On the contrary, there were numerous other Japanese naval war plans which did not have anything to do at all with attacking the U.S. Navy’s Pacific Fleet at Pearl Harbor. Yamamoto’s strike plan for Pearl Harbor was an innovation Japan had been incapable of performing until special measures were taken to acquire the technical capabilities to make the raid possible. These included among many other special preparations Japan’s first underway refueling of a carrier task force, developed specifically to attack Pearl Harbor; and special aerial torpedoes capable of being dropped and operating in the shallow waters of Pearl Harbor.
“However, if top US leadership prepared adequately and the attack damage was minimized, i.e., the battle was relatively even, US public opinion would not have been so cranked up over retribution in the coming war.
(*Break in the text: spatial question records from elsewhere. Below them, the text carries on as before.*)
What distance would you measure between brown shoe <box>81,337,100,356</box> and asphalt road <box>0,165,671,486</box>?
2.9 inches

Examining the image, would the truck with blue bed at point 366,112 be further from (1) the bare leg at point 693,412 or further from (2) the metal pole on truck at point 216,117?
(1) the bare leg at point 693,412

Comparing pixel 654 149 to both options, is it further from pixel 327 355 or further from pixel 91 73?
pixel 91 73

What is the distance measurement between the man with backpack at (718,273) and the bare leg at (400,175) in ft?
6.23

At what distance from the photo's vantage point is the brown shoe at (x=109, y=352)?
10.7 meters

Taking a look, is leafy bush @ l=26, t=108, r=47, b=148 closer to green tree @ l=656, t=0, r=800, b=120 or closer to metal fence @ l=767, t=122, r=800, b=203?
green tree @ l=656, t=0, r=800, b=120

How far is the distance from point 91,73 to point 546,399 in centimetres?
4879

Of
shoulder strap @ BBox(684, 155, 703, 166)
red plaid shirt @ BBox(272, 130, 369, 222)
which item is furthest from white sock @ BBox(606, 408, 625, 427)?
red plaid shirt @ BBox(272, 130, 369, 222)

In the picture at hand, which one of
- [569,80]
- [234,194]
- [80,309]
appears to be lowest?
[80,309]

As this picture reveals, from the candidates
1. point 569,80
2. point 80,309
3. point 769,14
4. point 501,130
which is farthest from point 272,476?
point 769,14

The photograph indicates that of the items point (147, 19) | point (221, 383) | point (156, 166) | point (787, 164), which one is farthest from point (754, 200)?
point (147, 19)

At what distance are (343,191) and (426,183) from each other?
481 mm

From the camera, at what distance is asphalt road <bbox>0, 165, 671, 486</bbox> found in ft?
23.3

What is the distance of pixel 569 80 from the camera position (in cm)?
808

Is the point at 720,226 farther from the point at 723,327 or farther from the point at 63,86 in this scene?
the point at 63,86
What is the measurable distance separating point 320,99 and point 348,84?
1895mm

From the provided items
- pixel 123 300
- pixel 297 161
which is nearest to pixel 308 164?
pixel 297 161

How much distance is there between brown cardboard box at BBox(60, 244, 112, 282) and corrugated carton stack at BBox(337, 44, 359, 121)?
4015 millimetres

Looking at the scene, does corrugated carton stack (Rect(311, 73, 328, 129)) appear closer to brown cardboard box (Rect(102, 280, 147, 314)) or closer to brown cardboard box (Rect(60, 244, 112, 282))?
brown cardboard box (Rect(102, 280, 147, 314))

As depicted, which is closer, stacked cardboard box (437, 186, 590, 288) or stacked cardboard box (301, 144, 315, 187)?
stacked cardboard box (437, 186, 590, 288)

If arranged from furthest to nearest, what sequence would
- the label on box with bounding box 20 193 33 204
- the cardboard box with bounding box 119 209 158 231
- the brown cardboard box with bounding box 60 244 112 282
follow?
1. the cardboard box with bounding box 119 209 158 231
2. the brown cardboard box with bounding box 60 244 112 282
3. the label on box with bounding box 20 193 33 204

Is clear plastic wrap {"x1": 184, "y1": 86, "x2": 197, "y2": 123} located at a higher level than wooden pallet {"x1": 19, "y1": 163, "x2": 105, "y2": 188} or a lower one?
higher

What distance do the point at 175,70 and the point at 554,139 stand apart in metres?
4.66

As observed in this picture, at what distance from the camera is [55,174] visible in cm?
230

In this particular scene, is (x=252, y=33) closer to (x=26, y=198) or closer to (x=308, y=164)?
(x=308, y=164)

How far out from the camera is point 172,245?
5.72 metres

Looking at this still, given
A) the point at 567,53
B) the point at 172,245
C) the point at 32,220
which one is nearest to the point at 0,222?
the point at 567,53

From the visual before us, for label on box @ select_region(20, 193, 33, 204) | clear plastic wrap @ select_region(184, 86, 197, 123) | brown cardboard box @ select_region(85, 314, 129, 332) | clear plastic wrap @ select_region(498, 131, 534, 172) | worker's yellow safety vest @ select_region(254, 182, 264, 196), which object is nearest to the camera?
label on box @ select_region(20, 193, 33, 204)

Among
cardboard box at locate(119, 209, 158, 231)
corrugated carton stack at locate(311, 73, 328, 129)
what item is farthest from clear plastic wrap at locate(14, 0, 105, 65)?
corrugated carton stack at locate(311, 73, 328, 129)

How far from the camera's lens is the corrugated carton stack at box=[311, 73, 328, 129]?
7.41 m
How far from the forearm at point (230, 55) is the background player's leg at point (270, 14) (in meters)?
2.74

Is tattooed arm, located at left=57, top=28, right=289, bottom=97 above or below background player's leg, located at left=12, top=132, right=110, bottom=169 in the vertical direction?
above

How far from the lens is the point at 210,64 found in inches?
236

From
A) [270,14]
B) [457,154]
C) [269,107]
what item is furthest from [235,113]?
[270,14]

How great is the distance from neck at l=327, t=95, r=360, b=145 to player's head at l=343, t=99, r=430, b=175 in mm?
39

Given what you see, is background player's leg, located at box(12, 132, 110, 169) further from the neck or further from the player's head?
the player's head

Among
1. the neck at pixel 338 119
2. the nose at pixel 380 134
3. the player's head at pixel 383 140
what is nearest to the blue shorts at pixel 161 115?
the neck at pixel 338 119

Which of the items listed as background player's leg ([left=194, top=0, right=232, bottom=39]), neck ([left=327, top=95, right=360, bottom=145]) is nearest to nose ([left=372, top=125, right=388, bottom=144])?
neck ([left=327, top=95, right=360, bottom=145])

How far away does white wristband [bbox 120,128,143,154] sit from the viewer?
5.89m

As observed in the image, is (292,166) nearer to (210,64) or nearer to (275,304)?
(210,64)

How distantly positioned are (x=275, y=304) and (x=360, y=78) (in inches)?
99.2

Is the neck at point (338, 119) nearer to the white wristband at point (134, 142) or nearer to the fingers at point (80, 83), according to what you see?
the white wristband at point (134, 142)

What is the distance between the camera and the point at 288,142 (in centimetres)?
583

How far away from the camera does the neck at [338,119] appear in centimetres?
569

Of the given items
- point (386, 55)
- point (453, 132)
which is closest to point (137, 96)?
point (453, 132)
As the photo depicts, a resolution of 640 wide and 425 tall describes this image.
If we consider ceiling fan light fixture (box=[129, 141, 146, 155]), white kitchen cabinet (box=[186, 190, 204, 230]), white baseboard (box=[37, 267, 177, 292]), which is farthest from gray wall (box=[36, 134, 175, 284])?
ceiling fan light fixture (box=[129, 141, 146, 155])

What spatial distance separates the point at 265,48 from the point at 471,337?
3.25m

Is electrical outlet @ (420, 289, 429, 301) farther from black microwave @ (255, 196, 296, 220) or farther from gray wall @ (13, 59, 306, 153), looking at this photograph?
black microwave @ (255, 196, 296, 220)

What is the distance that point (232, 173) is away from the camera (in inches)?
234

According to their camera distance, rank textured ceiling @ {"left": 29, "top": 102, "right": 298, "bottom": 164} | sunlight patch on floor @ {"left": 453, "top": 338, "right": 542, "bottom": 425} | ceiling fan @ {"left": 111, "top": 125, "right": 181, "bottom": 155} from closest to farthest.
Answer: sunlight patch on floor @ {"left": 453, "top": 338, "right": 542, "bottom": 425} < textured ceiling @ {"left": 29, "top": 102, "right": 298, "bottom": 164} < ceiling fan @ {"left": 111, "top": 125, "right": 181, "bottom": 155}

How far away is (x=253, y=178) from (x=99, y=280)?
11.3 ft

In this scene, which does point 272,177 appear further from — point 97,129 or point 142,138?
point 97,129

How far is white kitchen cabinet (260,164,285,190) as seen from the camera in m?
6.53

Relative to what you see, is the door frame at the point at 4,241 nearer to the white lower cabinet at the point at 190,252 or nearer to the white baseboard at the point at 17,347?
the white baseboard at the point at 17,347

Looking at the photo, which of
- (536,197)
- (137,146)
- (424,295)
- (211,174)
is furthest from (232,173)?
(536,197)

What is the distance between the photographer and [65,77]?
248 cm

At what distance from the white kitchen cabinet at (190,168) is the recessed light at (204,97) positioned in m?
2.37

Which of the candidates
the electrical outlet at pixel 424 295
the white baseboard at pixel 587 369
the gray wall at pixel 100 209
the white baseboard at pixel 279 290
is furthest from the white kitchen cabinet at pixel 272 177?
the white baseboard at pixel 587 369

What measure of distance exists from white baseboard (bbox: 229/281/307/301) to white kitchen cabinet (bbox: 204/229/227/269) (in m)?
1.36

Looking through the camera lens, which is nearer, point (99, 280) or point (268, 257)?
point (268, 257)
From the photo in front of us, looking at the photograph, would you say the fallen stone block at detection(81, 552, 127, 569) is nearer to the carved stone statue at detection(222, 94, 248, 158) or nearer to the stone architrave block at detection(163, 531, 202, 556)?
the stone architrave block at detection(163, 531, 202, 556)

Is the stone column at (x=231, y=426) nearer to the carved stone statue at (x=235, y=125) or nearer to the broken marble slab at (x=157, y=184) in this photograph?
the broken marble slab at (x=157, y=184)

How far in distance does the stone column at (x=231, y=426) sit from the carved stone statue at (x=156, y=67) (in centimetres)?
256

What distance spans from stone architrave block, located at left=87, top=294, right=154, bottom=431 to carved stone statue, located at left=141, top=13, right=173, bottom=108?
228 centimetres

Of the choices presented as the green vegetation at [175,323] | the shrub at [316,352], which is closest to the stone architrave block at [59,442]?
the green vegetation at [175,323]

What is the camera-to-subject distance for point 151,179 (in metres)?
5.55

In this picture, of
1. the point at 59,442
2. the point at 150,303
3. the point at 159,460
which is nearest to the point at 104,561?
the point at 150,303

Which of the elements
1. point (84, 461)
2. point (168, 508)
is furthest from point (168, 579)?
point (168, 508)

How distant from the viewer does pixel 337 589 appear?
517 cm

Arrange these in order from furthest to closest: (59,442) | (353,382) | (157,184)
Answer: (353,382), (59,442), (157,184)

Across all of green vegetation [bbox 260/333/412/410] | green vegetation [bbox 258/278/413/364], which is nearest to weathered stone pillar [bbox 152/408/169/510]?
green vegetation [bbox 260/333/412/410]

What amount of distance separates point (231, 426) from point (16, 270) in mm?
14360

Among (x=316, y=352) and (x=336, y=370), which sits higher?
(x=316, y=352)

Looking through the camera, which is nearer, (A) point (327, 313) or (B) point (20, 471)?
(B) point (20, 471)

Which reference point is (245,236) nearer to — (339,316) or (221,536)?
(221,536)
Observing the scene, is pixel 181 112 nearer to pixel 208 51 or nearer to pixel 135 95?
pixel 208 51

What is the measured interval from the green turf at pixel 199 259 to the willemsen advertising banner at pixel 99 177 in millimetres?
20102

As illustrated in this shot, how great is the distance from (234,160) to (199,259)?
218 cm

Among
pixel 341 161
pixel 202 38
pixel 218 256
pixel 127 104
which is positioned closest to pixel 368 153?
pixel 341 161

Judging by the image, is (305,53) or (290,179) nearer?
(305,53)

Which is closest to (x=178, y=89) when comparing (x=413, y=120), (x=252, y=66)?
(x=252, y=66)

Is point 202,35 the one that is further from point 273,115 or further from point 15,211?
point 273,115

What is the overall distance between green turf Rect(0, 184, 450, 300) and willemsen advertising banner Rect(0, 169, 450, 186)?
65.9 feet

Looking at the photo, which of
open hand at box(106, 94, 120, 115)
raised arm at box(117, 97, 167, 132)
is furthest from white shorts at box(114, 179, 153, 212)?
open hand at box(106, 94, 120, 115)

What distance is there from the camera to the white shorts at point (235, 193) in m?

Having such a disaster happen provided the carte blanche the planners were looking for from the American people, paving the way for an all-out war effort.”
That is a myth, because the American public opinion would also have been sufficiently inflamed by the Japanese atrocities in the Philippines to have served the same purpose as the attack upon Pearl Harbor. So, the Japanese war of aggression against the territories of the United states would have left no alternative but the kind of war we experienced whether or not the U.S. Pacific Fleet was forward based in the Hawaiian Islands.
Also, the worst part of the Japanese attack upon Pearl Harbor were the casualties we suffered and the loss of the military and naval aircraft. The loss and damage suffered by the Pacific Fleet’s battleships and cruisers caused no serious damage to the strategic and tactical capabilities of the U.S. Navy in the war. The sunk and damaged battleships were obsolescent and could play no important roles in the first year or two of the war.